Now, following Trump’s comments and actions on the first day of his presidency, the group’s crisis hotline is once again receiving a flood of calls. Sixty-two percent of incoming calls this week, the group told WIRED, came from transgender and gender non-conforming youth ages 14 to 17.
Callers express varying degrees of emotional and mental distress and often express feelings of hopelessness and fear. One of the most commonly shared sentiments is: “My country doesn’t want me to exist.”
While the Trump administration’s actions cause great suffering to the trans community and their families, there is already a significant increase in attacks, both online and offline, from Trump supporters who feel emboldened.
“We’ve already seen an increase in hate towards us,” Fisher said. “We had someone come to our house just last Tuesday and put a note in our mailbox that said, ‘He’s your daddy now, he’s your president.’ You people will no longer exist.’ So yeah, they’re definitely encouraged.”
A trans pride flag they hung on their porch was stolen twice in a week. At her local Piggly Wiggly supermarket, she overheard people at a nearby table talking about how glad they were that Trump had “got rid” of transgender people.
“He didn’t get rid of them, they will always exist – but he damn well targeted them, especially my teenage son,” Fisher said.
And the attacks are also directed at the groups trying to help the LGBTQ+ community.
“We’ve seen a lot more hate,” Lance Preston, executive director of the Rainbow Youth Project, tells WIRED. “We got a lot of messages, crazy shit, like ‘Trump is your president, now you all have to go.’ We don’t want you here.’ We receive contact forms every day and the number has increased exponentially since the election.
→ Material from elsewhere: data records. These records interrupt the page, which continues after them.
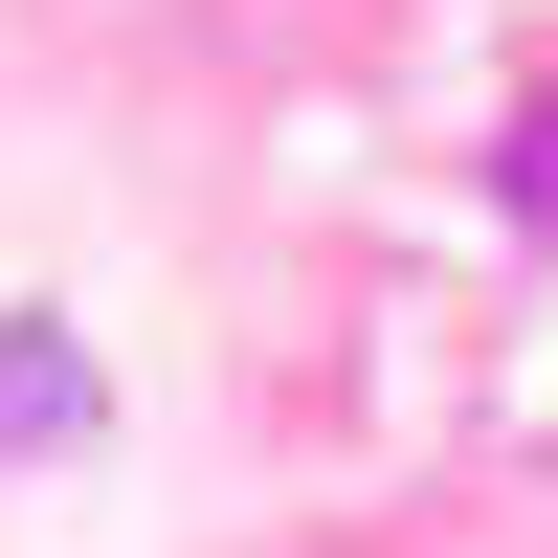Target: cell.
<instances>
[{
    "label": "cell",
    "mask_w": 558,
    "mask_h": 558,
    "mask_svg": "<svg viewBox=\"0 0 558 558\" xmlns=\"http://www.w3.org/2000/svg\"><path fill=\"white\" fill-rule=\"evenodd\" d=\"M89 425V357L68 336H0V447H68Z\"/></svg>",
    "instance_id": "6da1fadb"
},
{
    "label": "cell",
    "mask_w": 558,
    "mask_h": 558,
    "mask_svg": "<svg viewBox=\"0 0 558 558\" xmlns=\"http://www.w3.org/2000/svg\"><path fill=\"white\" fill-rule=\"evenodd\" d=\"M514 223H558V68H536V112H514Z\"/></svg>",
    "instance_id": "7a4b0ae2"
}]
</instances>
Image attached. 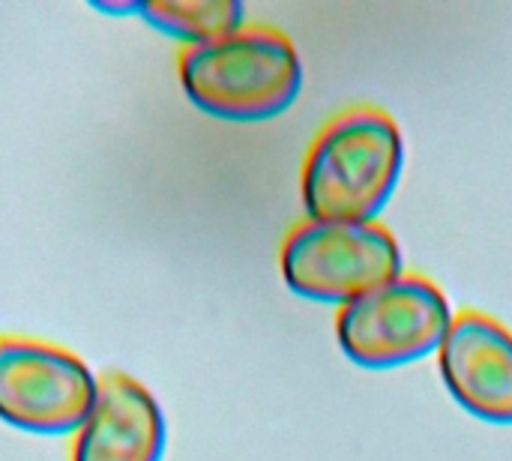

It’s really sad.”
Some activists also fear that those who have always stood with the LGBTQ+ community may be too afraid to speak out under Trump’s new administration.
“Every time something like this happens, we notice supporters giving in and just becoming quiet,” Chris Sederburg, who helps trans and gender non-conforming people through the Rainbow Youth Project, tells WIRED. “Not everyone, but many do it because they are afraid of what will happen. They are afraid of what might happen to them, otherwise they might feel hatred for it.”
Sederburg, a trans man who works as a trucker, communicates with young trans people on social media and says the community’s reaction this week has been “intense, immediate fear.”
For Jamie Anderson, a 40-year-old teacher from Texas, her biggest fear is that the Trump administration will force her 15-year-old daughter Dawn, who came out as transgender last year, to make a traumatic decision.
“My biggest concern is that she’ll have to live a lie again, like she’s not who she should be,” Anderson says. “She’s happy now, she’s much happier than she was right before she came out. She was super depressed. We had no idea what was going on. And finally she comes out and she’s this whole new, amazing, loving child.”